── Text block

September 22, 2024
Column

A ruff patch at the old Cobb Manor

No good deed goes unpunished. Not at my house.

So there I was at 11 o’clock on a frozen April night, standing in an icy stream, trying to wrest a 100-pound dog away from a cornered gray cat. With a bad knee. (Mine, not the cat’s.)

If I limped to one side of the stream, the dog, known locally as Roscoe, would jump to the other side. I would limp around to the other side and our positions were reversed.

It was a decidedly noisy session with the dog barking, the cat hissing and me yelling and swearing at the damn dog. I am sure the neighbors were impressed – especially the owner of the cat. (Actually, cats don’t have owners, they have staff.)

Finally, wet and frozen, I drove the big, black dog away from the cornered, hissing cat. He took off. I don’t know if you have ever chased a big, black dog in the middle of the night. I do not recommend it.

I had visions of the fleeing dog run down by a speeding pickup truck, since several drove by. (I wonder what they thought.) The dog ran beside each vehicle and looked ready, willing and able to get in and drive away.

See you later, chump.

The dog was on loan from my delightful daughter Bridget, her husband and fabulous if cacophonous offspring while they went off to Disney World. I did not look forward to breaking the news that their dog had died while under my care. Roscoe was allegedly a Katrina-New Orleans rescue dog, so he is a wildly sympathetic, if totally untrained, figure.

Since I had once housed and trained a German shepherd puppy for a local kennel, I mistakenly thought I could teach this old dog a few new tricks and return a newly behaved animal to his Maine adopted family.

Right.

I was so concerned with his comfort (and my rugs) on his first night sleeping over that I took him for an evening constitutional before we retired. He was three paws out the door when he spotted the cat. He took off so hard that he snapped the connection on his chain.

I understood why my daughter only reluctantly walks this beast.

────
── Dataset extract

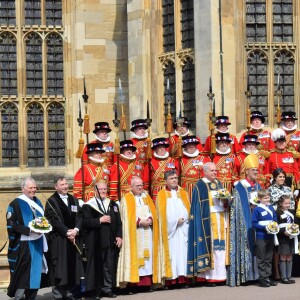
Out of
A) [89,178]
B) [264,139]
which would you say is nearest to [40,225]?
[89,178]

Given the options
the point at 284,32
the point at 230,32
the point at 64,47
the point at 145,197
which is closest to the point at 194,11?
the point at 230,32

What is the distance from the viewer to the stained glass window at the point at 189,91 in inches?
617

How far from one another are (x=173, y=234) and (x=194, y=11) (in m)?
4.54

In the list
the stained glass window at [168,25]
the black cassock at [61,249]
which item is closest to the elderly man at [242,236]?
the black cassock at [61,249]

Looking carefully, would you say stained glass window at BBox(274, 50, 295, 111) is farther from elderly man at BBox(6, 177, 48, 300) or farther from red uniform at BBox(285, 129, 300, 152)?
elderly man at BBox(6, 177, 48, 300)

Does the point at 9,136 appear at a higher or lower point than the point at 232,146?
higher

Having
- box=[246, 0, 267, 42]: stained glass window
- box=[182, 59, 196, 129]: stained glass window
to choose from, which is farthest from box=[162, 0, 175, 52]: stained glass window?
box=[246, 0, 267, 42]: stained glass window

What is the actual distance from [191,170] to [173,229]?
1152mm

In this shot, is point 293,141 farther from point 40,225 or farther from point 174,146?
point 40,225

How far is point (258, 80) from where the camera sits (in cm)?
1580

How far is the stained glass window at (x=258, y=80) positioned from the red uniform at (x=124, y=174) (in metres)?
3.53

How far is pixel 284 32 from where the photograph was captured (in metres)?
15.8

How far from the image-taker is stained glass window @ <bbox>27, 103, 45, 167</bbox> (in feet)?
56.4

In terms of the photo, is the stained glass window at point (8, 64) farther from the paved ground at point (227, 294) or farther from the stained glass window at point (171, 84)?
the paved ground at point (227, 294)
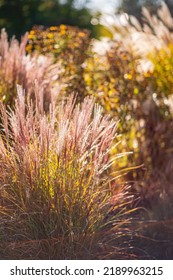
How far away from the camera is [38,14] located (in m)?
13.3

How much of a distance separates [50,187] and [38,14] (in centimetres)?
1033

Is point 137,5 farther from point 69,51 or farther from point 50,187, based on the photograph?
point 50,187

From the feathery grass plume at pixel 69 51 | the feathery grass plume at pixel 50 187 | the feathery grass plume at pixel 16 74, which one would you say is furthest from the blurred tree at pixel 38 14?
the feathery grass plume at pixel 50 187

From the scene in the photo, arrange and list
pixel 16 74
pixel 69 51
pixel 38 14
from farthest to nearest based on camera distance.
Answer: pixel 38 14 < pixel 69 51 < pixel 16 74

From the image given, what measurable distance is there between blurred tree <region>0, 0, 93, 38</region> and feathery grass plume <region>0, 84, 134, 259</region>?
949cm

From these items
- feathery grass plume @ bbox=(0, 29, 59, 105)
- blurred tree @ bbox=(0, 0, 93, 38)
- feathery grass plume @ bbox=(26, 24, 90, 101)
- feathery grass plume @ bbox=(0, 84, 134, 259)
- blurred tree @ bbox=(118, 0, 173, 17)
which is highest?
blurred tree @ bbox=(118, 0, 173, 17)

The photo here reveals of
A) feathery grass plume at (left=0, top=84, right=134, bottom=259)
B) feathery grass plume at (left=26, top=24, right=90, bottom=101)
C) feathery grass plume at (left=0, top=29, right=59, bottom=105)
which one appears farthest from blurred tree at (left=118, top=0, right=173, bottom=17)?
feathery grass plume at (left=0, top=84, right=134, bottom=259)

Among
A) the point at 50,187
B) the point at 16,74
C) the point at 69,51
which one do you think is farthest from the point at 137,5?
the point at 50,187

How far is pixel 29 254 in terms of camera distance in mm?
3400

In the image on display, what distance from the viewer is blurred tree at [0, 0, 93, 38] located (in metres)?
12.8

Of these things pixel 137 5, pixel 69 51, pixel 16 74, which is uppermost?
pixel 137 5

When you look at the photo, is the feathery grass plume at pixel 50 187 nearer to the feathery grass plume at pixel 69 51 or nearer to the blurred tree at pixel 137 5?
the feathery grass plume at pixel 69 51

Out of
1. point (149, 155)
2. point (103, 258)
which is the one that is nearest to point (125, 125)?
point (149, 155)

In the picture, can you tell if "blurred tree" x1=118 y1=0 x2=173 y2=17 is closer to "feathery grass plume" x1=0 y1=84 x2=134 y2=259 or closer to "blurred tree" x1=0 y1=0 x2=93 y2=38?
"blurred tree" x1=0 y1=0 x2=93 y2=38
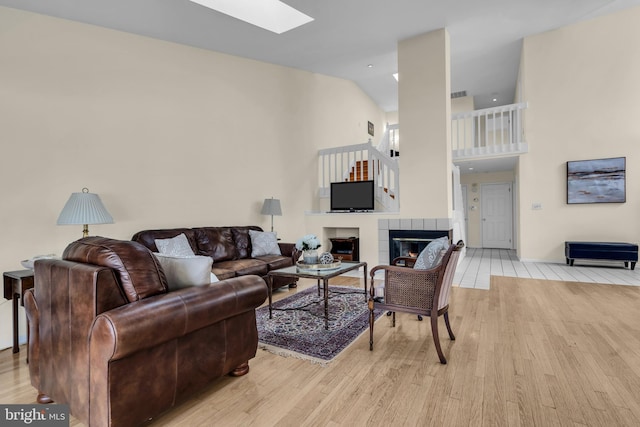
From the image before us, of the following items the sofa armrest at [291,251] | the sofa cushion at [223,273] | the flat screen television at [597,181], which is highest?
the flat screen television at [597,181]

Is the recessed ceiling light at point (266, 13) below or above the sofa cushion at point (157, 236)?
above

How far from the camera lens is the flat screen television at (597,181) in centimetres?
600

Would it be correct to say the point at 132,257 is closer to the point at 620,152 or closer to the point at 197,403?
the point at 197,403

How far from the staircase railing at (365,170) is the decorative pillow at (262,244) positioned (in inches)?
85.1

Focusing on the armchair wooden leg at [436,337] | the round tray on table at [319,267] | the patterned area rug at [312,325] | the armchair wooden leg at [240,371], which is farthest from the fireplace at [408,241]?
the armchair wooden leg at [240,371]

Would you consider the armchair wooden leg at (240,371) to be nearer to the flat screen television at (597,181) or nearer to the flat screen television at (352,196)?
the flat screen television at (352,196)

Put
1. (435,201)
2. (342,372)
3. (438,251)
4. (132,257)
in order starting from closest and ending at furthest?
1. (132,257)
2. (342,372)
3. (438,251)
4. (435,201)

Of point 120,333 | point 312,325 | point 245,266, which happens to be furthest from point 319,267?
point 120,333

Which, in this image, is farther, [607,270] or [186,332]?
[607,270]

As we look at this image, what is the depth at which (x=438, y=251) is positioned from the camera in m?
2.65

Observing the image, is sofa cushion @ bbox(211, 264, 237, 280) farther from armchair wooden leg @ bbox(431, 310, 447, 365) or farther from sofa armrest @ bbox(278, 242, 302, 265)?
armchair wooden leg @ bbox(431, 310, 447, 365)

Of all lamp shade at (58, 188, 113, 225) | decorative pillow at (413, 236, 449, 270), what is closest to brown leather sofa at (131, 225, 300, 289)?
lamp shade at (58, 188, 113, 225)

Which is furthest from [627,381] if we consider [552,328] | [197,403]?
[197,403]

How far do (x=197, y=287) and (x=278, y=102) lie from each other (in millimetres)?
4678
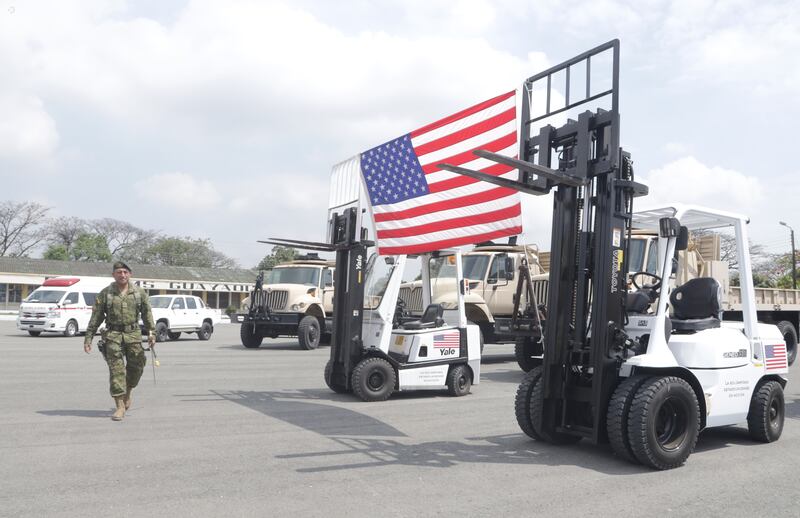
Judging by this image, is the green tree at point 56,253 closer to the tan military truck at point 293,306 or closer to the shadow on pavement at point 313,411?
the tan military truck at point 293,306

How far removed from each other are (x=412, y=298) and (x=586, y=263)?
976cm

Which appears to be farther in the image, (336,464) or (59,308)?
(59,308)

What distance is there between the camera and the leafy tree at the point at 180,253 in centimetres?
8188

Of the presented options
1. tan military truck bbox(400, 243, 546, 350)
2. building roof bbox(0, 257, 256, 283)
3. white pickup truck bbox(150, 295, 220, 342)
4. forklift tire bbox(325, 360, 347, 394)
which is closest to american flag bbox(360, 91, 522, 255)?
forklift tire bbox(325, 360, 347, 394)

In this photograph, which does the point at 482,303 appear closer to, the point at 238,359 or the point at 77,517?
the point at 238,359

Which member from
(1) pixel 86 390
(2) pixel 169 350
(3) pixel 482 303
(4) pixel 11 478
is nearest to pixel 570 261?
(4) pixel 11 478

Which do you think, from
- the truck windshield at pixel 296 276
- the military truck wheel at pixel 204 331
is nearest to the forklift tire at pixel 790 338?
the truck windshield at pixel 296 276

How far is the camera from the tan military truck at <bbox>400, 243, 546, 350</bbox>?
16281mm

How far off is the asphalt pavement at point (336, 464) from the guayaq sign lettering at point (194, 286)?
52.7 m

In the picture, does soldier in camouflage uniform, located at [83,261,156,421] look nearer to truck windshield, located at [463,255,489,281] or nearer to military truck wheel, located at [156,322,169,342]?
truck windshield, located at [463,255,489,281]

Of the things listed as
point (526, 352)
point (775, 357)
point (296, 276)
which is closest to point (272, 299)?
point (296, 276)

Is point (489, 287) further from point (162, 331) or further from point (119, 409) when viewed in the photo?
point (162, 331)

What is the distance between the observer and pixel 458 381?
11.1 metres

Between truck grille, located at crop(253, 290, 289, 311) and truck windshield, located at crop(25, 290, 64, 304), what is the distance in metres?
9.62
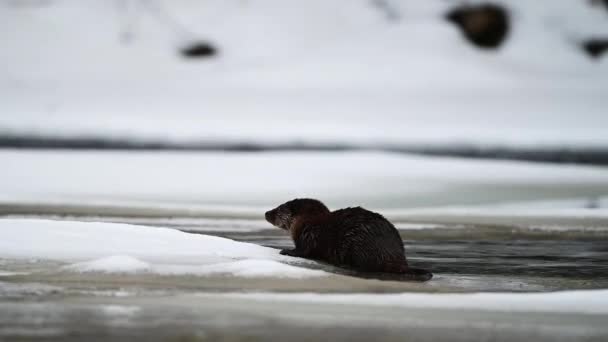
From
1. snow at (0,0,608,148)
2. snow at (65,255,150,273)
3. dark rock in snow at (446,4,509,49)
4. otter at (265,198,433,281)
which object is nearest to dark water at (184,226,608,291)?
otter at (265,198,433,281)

────

▶ **Directions**:
1: In the column about Roscoe, why did the narrator take the dog out for an evening walk before bed on his first night?
2: Continue the column about Roscoe the dog from its last sentence.
The items have nothing to do with the column.

▶ **Outputs**:
1: The narrator was concerned about Roscoe's comfort and about the rugs, so took him for an evening constitutional before they turned in for the night.

2:
Since he disappeared, I got into my truck and drove around my neighborhood. Roscoe the dog ran up to the truck and jumped in, ready for his return trip to Louisiana, I suppose.

A few days later, while transferring Roscoe from one leash to the other, he again fled like a thief. Back to the road, running up and down beside each vehicle, staring in the windows, looking for his Louisiana relatives, I suppose.

He has not been off the leash since.

Our activities now center on pickup truck tours, which are becoming fewer and fewer. The second he gets in the truck, he starts whining and jumping around the back seat. He watches each car go past, crying and whining.

When he sees another dog, he feels compelled to loose his window-shattering bark, usually within a few centimeters of my ear. It is very hard to drive with fingers in both ears.

When he aggressively shifts window position to watch still another car drive by, he manages to whack me across the face with his 35-pound tail. This can be slightly disconcerting while driving a truck in traffic, or even while stopped, for that matter.

The grandchildren are due back from Florida next Tuesday. I am beginning to suspect that they have moved to Florida permanently and have left me with Roscoe, the wandering Katrina rescue dog.

I am now considering driving him back to New Orleans.

Sit!

Send complaints and compliments to Emmet Meara at emmetmeara@msn.com.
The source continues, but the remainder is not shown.